Del 23 al 25 de abril, doce estudiantes de sexto semestre de la Licenciatura en Administración de Recursos Naturales de la Universidad Marista de Mérida realizaron una práctica de campo en las comunidades costeras de Sisal, Celestún e Isla Arena, como parte de la asignatura Gestión Social de Proyectos y Bioeconomía Pesquera.
Esta experiencia académica tuvo como objetivo que las y los estudiantes integraran de manera vivencial los conocimientos adquiridos a lo largo de su formación, a través del contacto directo con ecosistemas costeros, actores comunitarios y organizaciones académicas y sociales dedicadas a la investigación, conservación y manejo sostenible de los recursos naturales del litoral yucateco-campechano.
La práctica inició en la localidad de Sisal, con una visita académica a la Unidad Multidisciplinaria de Docencia e Investigación (UMDI) de la Facultad de Ciencias de la UNAM. Durante el recorrido, los estudiantes conocieron distintos laboratorios y proyectos enfocados en áreas como ecología costera, oceanografía, biotecnología, química marina y resiliencia costera.
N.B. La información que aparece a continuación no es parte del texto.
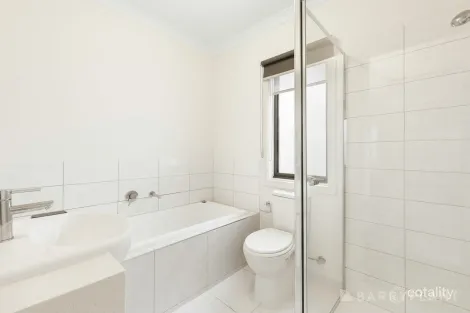 Property photo of 33 Lithgow Way Mooroolbark VIC 3138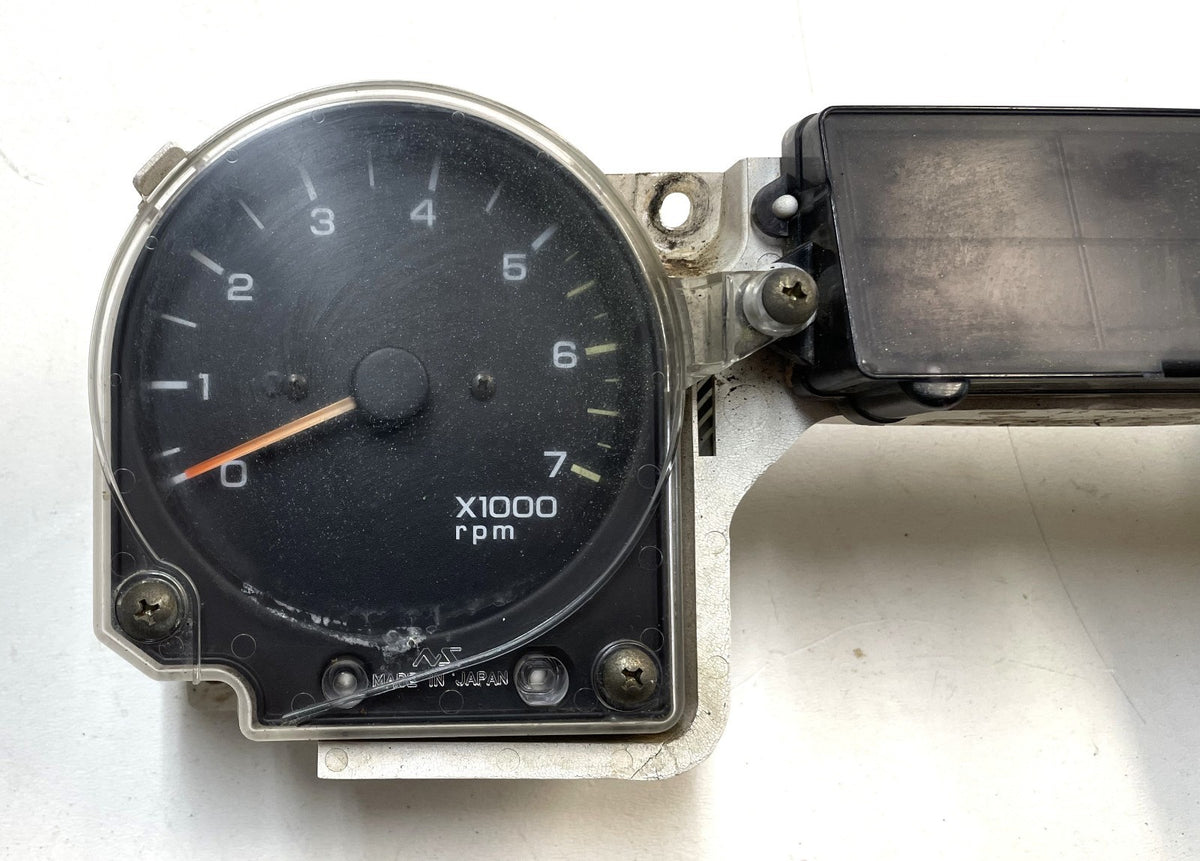 FOR REPAIR Jeep YJ speedometer tachometer 92-95 gauge cluster Wrangler 158,912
Destacó el acercamiento a iniciativas de acuacultura multitrófica integrada y producción de especies de alto valor ecológico y económico, como caballitos de mar, pulpo, algas, ostiones, camarón y peces, lo que permitió comprender cómo la investigación científica puede articularse con la conservación y el aprovechamiento responsable de los ecosistemas marinos.
Durante la segunda parte de la jornada, el grupo se trasladó a Celestún, donde sostuvo una plática con personal del Refugio Pesquero de Celestún, espacio clave para la protección y recuperación de especies como el mero rojo, el pulpo rojo y la langosta del Caribe. Posteriormente, representantes de Ducks Unlimited de México (DUMAC) compartieron su experiencia como una de las organizaciones pioneras en la conservación y manejo de humedales en el país, brindando a los estudiantes una visión práctica sobre gobernanza ambiental, gestión institucional y participación comunitaria en zonas costeras.
El segundo día, las y los alumnos participaron en una práctica de pesca sostenible en aguas de Celestún, una experiencia que les permitió conocer de primera mano la dinámica de los recursos pesqueros, el funcionamiento de las zonas de refugio y la relevancia de estrategias como la pesca selectiva, la maricultura y el manejo responsable de las pesquerías. Posteriormente, realizaron el traslado marítimo hacia Isla Arena, Campeche, donde fueron recibidos por la Cooperativa Ecoturística CAREY, organización comunitaria dedicada al turismo de naturaleza, el hospedaje y la gastronomía local, además de desarrollar proyectos de reforestación de manglar, limpieza de canales y educación ambiental con niñas y niños de la comunidad.
La última jornada estuvo dedicada a un voluntariado de reforestación de manglar en la zona de restauración ecológica Cojol, donde los estudiantes participaron activamente en labores de plantación y fortalecieron su comprensión sobre la importancia de estos ecosistemas como proveedores de servicios ambientales, reservorios de biodiversidad y barreras naturales frente al cambio climático.
Esta práctica académica permitió vincular de manera directa la experiencia en campo con diversas materias del plan de estudios, entre ellas bioeconomía pesquera, acuacultura, gestión social de proyectos, gobernanza, ordenamiento territorial, desarrollo social, educación ambiental, ecología costera y marina. La integración entre investigación científica, manejo comunitario y conservación activa observada en estas comunidades representa un ejemplo concreto del enfoque integral y humanista que distingue a la formación en la Universidad Marista de Mérida, así como del compromiso institucional con la sostenibilidad y el desarrollo regional.